EXCERPTED PASSAGE>

I leave my therapist’s office, our session together completed, with a therapeutic opportunity, which is a special assignment meant to reflect on an aspect of my journey of recovery. But it was not just a journal prompt. This time, she made it more personal for me…as a former dancer and lover of the arts…it was a music video. She wanted me to listen to and reflect on what this song means to me and to my recovery process.
I open the link, immediately recognizing Colbie Caillat and her unique voice. A soft piano starts playing, grabbing my attention. I hear the words, and I see myself in the past saying them over and over in my head.
Put your makeup on,
Get your nails done,
Curl your hair,
Run the extra mile,
Keep it slim,
So they like you
Do they like you?
Tears stream down my face. This hit me a lot closer to home than I would have thought possible. Every day of my life, I was constantly striving for the untouchable goal of perfection, of pleasing other people. Because their approval was how I measured whether or not I deserved to be loved.
I watch the video closely, seeing how sad she looks in a dark background, all eyes on her. I see people in black and white, trying to look perfect, trying to meet society’s worldly standards of beauty so they can be accepted and loved. They were hiding themselves, their true selves.
I can barely make it through the video, the song slowly instilling in my self-conscious the important message of love.
Wait a second, why should you care what they think of you?
When you’re all alone by yourself, do you like you?
I asked these questions, and I found myself unable to say yes. I have not been able to in years. I kept telling myself that I would never be good enough, taking the phrase “there is always room for improvement” to the extreme. I was never happy with myself, both inside and out.
I know, I know, God made us all beautiful and in His image. He loves every one of us unconditionally, despite our differences and imperfections. Why can I not just accept that His love for me is enough to be proud of who I am? Because I let the world tell me otherwise. I let others dictate what they think is best for me in my physical appearance.
The damage done was not just physical. It was psychological, and it was spiritual. I lost my way. But the recovery, the realization that I do not have to try so hard to be something I could never be, the relief knowing that all I can do is accept who I am and that God loves me for being me…that sounded so selfish, which is not at all what this is supposed to be.
The end of the video showed me people literally letting their hair down and wiping off the makeup. Taking off their disguises, and embracing their natural, God-given beauty. They were finally able to just breathe, to exist. I saw them all as beautiful, wishing I could have the courage to do the same.

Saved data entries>
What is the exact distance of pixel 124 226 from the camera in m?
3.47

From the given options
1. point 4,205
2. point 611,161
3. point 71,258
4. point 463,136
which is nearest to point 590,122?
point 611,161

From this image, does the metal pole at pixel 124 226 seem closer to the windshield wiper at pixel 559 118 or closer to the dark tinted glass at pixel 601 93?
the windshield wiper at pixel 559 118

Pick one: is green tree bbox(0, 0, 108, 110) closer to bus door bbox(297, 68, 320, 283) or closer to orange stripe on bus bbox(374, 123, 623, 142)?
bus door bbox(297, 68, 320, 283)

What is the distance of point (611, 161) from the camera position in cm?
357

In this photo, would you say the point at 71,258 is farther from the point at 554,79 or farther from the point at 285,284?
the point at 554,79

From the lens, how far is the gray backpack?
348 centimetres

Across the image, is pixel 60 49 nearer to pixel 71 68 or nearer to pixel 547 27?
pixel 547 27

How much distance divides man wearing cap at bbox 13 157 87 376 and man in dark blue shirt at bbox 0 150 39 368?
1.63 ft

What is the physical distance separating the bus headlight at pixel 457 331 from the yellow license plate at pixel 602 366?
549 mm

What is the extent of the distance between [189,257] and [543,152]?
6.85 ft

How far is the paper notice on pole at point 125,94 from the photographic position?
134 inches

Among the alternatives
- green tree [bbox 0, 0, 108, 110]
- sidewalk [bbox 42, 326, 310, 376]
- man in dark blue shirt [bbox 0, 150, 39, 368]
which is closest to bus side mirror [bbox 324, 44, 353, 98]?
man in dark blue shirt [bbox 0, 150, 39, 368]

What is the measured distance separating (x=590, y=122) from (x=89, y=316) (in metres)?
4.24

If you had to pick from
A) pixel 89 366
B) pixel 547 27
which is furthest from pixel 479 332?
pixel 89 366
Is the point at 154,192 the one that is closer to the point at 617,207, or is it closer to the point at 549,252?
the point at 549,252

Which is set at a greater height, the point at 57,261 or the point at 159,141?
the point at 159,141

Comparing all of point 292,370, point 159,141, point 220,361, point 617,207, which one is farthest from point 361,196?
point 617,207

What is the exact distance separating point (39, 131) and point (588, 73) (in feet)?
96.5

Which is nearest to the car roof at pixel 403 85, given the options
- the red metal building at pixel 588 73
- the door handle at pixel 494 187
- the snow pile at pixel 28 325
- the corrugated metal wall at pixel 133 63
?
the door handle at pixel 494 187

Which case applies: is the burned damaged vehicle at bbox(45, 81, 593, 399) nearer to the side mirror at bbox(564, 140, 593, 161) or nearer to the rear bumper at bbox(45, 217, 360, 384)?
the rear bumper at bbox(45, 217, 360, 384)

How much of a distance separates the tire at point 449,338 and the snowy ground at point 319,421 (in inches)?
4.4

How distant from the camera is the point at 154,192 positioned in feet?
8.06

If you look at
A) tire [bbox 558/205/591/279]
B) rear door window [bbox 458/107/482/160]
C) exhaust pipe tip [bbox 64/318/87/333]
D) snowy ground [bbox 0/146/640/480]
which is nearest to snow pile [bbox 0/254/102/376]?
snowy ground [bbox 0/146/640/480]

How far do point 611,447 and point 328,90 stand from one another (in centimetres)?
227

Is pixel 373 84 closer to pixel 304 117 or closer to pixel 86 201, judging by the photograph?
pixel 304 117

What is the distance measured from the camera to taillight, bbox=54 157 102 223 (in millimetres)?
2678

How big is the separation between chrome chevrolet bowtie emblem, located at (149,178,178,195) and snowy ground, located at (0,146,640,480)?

WHAT NEEDS TO BE DONE> Repeat word for word the portion of the recovery essay starting at "Put your makeup" and ending at "their true selves.".

WRITTEN ANSWER>
Put your makeup on,
Get your nails done,
Curl your hair,
Run the extra mile,
Keep it slim,
So they like you
Do they like you?
Tears stream down my face. This hit me a lot closer to home than I would have thought possible. Every day of my life, I was constantly striving for the untouchable goal of perfection, of pleasing other people. Because their approval was how I measured whether or not I deserved to be loved.
I watch the video closely, seeing how sad she looks in a dark background, all eyes on her. I see people in black and white, trying to look perfect, trying to meet society’s worldly standards of beauty so they can be accepted and loved. They were hiding themselves, their true selves.